Excerpted data:

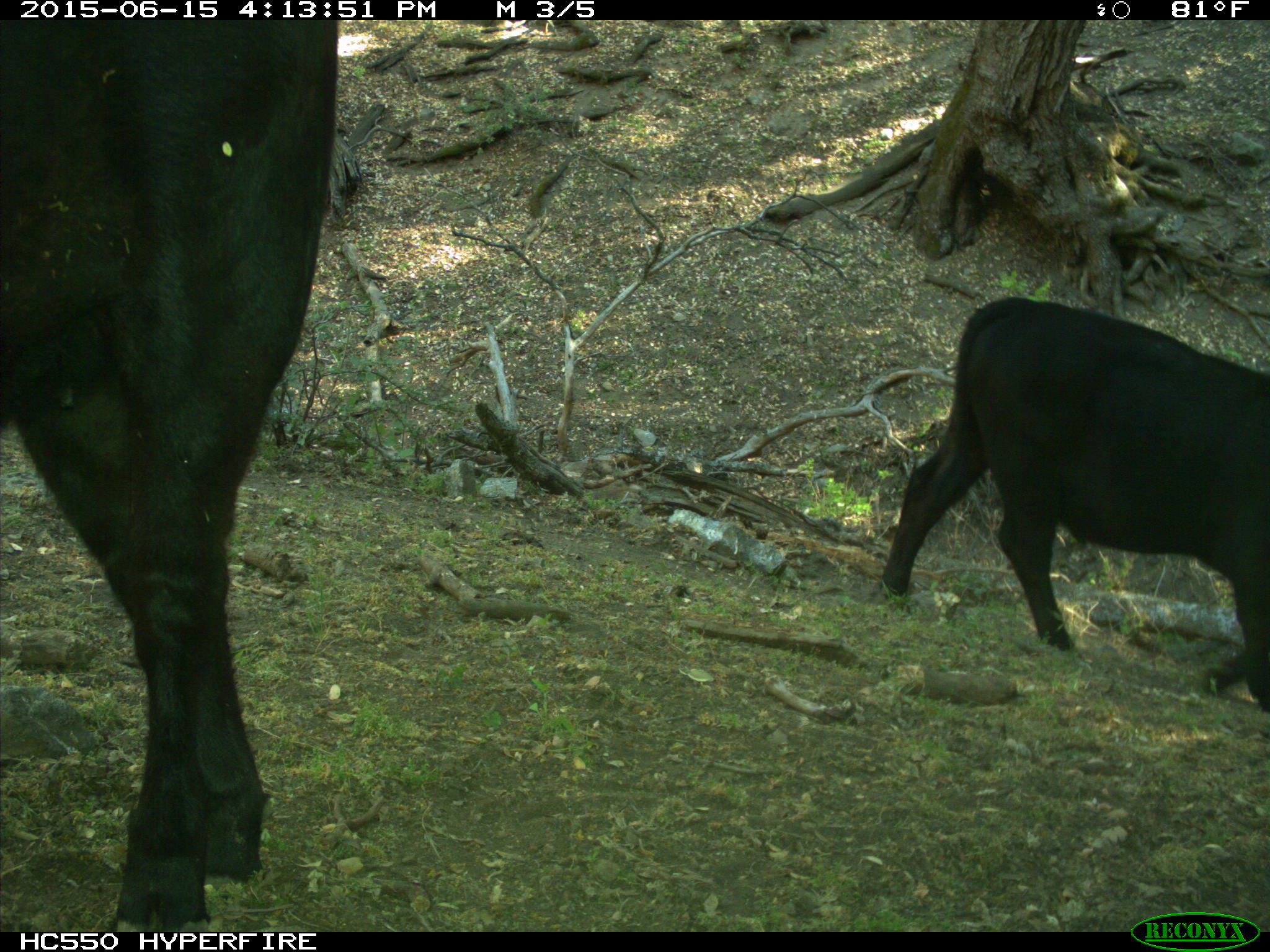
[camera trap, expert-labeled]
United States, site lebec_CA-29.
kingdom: Animalia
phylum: Chordata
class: Mammalia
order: Artiodactyla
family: Bovidae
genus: Bos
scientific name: Bos taurus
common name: domestic cow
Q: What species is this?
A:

Problem details: Begin at the line containing "family: Bovidae" and reproduce each line through the end of the records above.

Result for this task:
family: Bovidae
genus: Bos
scientific name: Bos taurus
common name: domestic cow
Q: What species is this?
A:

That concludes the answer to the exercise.